Der Blackthorn Code – Das Vermächtnis des Alchemisten // Kevin Sands

Ich freue mich euch heute mein aller erstes Rezensionsexemplar von vorablesen.de vorstellen zu dürfen. Es ist aber nicht nur mein erstes Rezensionsexemplar, sonder auch das Buch, welches mich endlich aus meiner Leseflaute heraus geholt hat. Deshalb ist Der Blackthorn Code-Das Vermächtnis des Alchemisten für mich schon einmal ein ganz besonderes Buch & ich hoffe, dass es das für euch auch wird.

Der Blackthorn Code

  • Autor: Kevin Sands
  • Verlag: dtv Verlagsgesellschaft (14. Oktober 2016)
  • Gebundene Ausgabe 336 Seiten
  • Amazon 15,95€*

Verschwörungen, Intrigen, Gefahr, der Da-Vinci-Code für Leser ab 11 »Verrate es niemandem«

Bis zu dieser rätselhaften Warnung war Christopher Rowe eigentlich zufrieden mit seinem Leben als Lehrling des Apothekermeisters und Alchemisten Benedict Blackthorn. Er hatte ein Dach über dem Kopf, sein Meister lehrte ihn nicht nur, wie man Mittel gegen Warzen herstellt, sondern auch wie man verschlüsselte Botschaften knackt und Rätsel löst. Doch das alles ändert sich, als eine Serie mysteriöser Morde London heimsucht. Fast immer sind es Alchemisten, die getötet werden. Christopher spürt, dass sein Meister in Gefahr ist. Ihm bleibt nur wenig Zeit, die Mörder zu enttarnen und hinter ein Geheimnis zu kommen, das so mächtig ist, dass es die Welt zerstören kann …

Lieblingszitat.

Danke, Meister.

Robert Langdon und Harry Potter in einer Person.
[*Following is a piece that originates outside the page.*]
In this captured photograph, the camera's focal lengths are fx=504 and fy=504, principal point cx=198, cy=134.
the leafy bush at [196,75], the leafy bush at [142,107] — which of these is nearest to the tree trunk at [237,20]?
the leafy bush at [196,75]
Christopher ist Apotheker-Lehrling bei Meister Blackthorn als merkwürdige Morde, von denen hauptsächlich Apotheker betroffen sind, geschehen. Sein Meister lehrte ihn aber nicht nur wie man Tinkturen, Tränke und Salben herstellt, sondern auch wie man Codes entschlüsselt und Geheimschriften liest. Als weitere Morde geschehen und sich die Ereignisse überschlagen, sieht sich Christopher gezwungen gemeinsam mit seinem besten Freund Tom die Codes und Geheimschriften zu entschlüsseln, die ihnen auf der Suche nach den Mördern in den Weg gelegt werden.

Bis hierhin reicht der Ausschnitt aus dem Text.